A reporter called to interview me this week. Click here to read the piece. 🙂

Progress report

First, the toilet nightmare is finally finished without too much aggravation. Not only was the supply to the crapper shot to shit, but the wax ring under the “throne” had deteriorated. Now it’s fixed, and hopefully I won’t scream or faint when I see the bill.

On another very happy note, I just finished the synopsis for my romantic suspense. My first reader read it and was hooked, which is a good sign. First reader is picky. 🙂

Once I finish editing the first three chapters of it, I can pop it off to the agents who’ve requested a look. That’ll be next week sometime, so I’ll make my promise of getting it to them before the National conference.

Trickle, drip, drip, drip…

I’m in the basement when I hear the toilet flush on the first floor. As I don’t live alone, this is nothing unusal. Until I hear a steady trickle of water hitting the basement floor in the furnace room.

I rush in there, dreading what I’ll find. Water is on the floor. More water is dripping from the pipe leading to the toilet. This needs to be repaired ASAP. The only consolation here is that it’s just water.

So instead of getting to my writing this morning as I’m planned, I’m calling a plumber. Ugh.

Did Peter Pan have it right?

“I don’t want to get old” has become a mantra of sorts for me and several of my close friends. We have elderly parents and caring for them has often tossed us headlong into the twilight zone. Well, it seems that way.

We really should dub ourselves the Queens of Frustration.

I’ve always thought is was great when I heard someone up in years still lived in their home, still was able to take care of their needs. Then I came to realize that their children took turns “watching out” for or taking the parents to doctor appointments., or being the bad guy that day or week or month. It seemed the right thing to do and it spread the shit out.

All my life I regretted that I hadn’t had siblings, and that is truer now more than ever. All the burden of caring for a parent, the frustrations that come when their mind plays trick on them, when they loose stuff and patience and blame it on the caregiver, when their bodies and minds fail them over simple things, sometimes feel like more than one person can bear.

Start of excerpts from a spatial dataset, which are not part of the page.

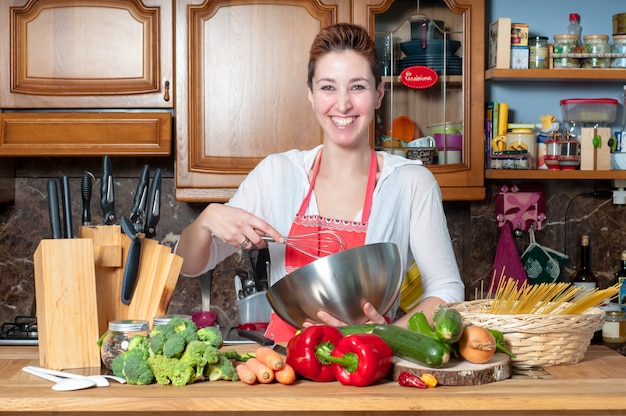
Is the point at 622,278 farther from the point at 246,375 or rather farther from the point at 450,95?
the point at 246,375

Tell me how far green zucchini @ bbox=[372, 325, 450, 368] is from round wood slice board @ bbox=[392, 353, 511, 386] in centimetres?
1

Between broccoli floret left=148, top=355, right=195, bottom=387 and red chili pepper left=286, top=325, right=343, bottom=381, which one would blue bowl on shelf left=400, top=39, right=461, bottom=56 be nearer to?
red chili pepper left=286, top=325, right=343, bottom=381

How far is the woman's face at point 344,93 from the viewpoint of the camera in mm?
1950

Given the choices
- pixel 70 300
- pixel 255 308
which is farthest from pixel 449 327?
pixel 255 308

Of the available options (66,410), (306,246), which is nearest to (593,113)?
(306,246)

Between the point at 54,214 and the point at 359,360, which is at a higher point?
the point at 54,214

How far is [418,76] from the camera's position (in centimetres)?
287

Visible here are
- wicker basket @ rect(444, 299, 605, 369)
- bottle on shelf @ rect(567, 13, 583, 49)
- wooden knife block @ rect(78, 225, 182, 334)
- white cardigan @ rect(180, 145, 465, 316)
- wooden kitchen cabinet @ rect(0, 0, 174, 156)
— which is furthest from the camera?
bottle on shelf @ rect(567, 13, 583, 49)

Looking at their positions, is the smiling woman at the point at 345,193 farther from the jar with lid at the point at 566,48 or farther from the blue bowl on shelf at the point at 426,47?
the jar with lid at the point at 566,48

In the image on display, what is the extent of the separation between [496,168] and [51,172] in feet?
5.30

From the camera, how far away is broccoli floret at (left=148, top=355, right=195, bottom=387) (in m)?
1.34

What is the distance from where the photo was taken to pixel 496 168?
2936 mm

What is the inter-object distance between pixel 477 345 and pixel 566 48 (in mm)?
1837

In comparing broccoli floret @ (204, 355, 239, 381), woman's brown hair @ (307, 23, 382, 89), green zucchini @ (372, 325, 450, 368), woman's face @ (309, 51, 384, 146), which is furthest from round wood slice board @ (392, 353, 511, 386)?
woman's brown hair @ (307, 23, 382, 89)
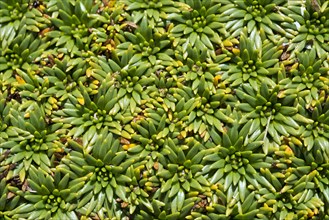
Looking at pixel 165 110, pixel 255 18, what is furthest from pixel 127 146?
pixel 255 18

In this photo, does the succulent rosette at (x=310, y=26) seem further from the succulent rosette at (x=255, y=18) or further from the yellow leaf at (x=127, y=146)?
the yellow leaf at (x=127, y=146)

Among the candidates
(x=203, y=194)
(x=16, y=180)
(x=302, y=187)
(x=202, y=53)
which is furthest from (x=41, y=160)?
(x=302, y=187)

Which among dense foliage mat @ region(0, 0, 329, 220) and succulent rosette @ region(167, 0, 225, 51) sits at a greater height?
succulent rosette @ region(167, 0, 225, 51)

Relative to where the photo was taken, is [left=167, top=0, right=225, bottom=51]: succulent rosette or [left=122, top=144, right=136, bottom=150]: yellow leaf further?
[left=167, top=0, right=225, bottom=51]: succulent rosette

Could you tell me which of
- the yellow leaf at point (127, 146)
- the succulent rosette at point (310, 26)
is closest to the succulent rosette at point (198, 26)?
the succulent rosette at point (310, 26)

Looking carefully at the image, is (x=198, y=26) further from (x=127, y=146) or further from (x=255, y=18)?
(x=127, y=146)

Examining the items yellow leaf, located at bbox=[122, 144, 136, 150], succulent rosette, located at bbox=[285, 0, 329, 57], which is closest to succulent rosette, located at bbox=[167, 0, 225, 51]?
succulent rosette, located at bbox=[285, 0, 329, 57]

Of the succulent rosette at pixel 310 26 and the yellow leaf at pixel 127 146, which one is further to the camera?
the succulent rosette at pixel 310 26

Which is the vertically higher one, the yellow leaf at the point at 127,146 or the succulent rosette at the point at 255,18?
the succulent rosette at the point at 255,18

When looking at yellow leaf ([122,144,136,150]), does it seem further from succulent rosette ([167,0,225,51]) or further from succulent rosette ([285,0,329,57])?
succulent rosette ([285,0,329,57])
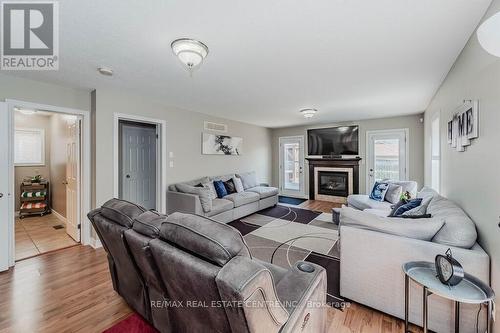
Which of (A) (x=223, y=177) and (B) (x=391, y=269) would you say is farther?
(A) (x=223, y=177)

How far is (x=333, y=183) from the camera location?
636cm

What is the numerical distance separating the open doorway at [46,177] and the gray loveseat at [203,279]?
249 cm

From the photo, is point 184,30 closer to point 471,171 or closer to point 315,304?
point 315,304

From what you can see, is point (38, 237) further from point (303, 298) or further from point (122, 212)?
point (303, 298)

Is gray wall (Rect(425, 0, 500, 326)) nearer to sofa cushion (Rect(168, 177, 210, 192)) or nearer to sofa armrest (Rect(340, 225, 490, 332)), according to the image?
sofa armrest (Rect(340, 225, 490, 332))

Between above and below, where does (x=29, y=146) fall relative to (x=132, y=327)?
above

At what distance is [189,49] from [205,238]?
1.69 m

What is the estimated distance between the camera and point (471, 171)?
69.8 inches

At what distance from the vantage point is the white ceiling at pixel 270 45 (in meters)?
1.50

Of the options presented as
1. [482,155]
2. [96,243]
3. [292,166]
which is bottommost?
[96,243]

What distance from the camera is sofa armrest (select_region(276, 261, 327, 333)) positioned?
1.04 metres

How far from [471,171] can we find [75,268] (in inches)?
166

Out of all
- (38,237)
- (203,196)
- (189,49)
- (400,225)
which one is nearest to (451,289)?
(400,225)

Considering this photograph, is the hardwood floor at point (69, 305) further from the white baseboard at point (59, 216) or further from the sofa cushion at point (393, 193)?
the sofa cushion at point (393, 193)
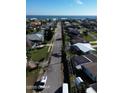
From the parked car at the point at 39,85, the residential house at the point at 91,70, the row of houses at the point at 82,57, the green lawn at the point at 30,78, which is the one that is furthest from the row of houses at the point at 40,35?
the residential house at the point at 91,70

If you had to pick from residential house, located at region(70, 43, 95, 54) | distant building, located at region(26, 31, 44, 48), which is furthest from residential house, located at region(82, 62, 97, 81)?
distant building, located at region(26, 31, 44, 48)

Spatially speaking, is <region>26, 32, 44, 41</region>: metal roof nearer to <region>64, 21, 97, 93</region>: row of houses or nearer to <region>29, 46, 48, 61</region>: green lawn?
<region>29, 46, 48, 61</region>: green lawn

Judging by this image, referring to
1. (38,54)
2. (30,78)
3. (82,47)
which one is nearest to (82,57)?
(82,47)
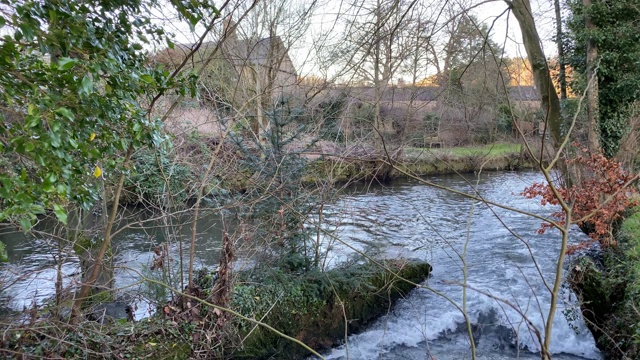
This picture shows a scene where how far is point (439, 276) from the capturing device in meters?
7.05

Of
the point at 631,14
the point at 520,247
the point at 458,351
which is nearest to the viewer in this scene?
the point at 458,351

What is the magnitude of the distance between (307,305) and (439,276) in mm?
2626

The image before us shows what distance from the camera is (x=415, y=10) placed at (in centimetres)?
507

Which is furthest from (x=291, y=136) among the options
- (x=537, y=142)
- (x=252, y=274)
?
(x=537, y=142)

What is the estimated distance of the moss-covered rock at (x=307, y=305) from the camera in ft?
16.4

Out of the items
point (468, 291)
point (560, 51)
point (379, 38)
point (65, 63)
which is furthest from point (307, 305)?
point (560, 51)

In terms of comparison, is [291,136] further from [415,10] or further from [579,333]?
[579,333]

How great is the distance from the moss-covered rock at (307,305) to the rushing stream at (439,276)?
9.6 inches

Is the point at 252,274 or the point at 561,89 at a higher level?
the point at 561,89

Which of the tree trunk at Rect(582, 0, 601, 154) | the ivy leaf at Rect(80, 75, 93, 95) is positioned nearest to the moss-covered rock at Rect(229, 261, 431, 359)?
the ivy leaf at Rect(80, 75, 93, 95)

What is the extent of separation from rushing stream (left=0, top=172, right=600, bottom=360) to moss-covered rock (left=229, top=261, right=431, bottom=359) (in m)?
0.24

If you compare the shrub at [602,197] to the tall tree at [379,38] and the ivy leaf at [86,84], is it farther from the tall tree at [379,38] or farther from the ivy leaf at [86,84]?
the ivy leaf at [86,84]

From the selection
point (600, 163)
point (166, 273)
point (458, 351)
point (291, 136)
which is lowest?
point (458, 351)

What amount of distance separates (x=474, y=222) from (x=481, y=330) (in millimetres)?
4876
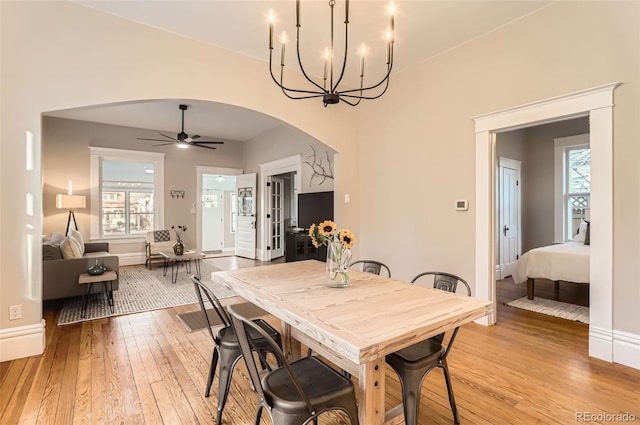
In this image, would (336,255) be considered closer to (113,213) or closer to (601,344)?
(601,344)

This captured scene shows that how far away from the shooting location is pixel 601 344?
2.54 m

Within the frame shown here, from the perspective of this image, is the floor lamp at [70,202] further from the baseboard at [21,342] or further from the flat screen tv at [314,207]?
the flat screen tv at [314,207]

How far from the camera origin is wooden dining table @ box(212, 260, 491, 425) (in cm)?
125

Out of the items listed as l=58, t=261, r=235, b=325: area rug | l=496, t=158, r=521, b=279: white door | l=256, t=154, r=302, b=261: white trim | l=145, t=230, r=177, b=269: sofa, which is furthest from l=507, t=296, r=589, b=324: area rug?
l=145, t=230, r=177, b=269: sofa

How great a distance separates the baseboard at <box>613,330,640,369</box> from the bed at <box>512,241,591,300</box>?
1.58 meters

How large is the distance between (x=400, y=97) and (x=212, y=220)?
6.83 metres

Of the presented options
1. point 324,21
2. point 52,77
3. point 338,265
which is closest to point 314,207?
point 324,21

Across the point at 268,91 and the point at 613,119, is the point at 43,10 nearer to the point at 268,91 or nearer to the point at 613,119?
the point at 268,91

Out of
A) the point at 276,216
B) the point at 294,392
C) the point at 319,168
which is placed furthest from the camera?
the point at 276,216

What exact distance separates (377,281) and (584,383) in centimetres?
164

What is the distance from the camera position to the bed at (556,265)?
3.86 m

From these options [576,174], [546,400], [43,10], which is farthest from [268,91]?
[576,174]

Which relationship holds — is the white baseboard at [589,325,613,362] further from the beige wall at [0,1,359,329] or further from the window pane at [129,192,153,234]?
the window pane at [129,192,153,234]

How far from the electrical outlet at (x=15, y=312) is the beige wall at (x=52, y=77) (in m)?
0.03
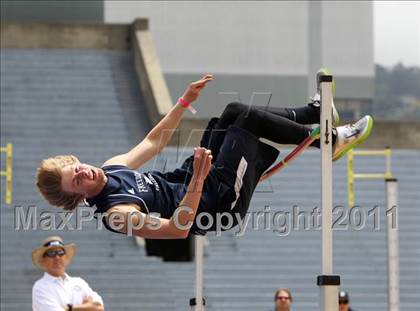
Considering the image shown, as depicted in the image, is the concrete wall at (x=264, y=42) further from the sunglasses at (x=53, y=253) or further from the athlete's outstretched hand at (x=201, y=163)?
the athlete's outstretched hand at (x=201, y=163)

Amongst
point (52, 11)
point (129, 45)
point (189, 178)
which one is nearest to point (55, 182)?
point (189, 178)

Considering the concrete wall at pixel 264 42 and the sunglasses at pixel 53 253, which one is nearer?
the sunglasses at pixel 53 253

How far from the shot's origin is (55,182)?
6.06m

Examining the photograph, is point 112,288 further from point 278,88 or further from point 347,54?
point 347,54

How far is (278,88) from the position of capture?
1521 cm

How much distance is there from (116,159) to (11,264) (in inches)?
266

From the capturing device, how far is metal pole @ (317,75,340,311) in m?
5.74

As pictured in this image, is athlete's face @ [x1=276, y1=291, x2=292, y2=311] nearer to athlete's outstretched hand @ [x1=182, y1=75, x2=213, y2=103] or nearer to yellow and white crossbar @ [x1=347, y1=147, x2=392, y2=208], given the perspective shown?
yellow and white crossbar @ [x1=347, y1=147, x2=392, y2=208]

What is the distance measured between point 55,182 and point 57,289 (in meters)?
2.10

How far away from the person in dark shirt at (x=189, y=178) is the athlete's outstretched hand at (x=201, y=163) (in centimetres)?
11

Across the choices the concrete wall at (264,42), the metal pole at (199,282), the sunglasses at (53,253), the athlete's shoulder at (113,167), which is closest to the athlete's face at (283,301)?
the metal pole at (199,282)

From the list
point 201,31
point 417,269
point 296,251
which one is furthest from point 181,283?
point 201,31

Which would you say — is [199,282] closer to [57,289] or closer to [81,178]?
[57,289]

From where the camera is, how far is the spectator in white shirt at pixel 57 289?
7922mm
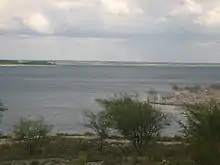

Though one of my friends has siblings, they’re farther away, and since she’s closer–as in a five hour drive closer–she gets the brunt of it. She has two parents to deal with, and it weighs on her mind 24/7.

My other friend is like me, an only child. Right now, like me, her mother is going through some bizarre crap. And we are smack dab in the middle, with no easy way out. We get it all, every day.

We’re damned if we do, and damned if we don’t.

Yep, Peter Pan had it right. Take my advice. Don’t get old.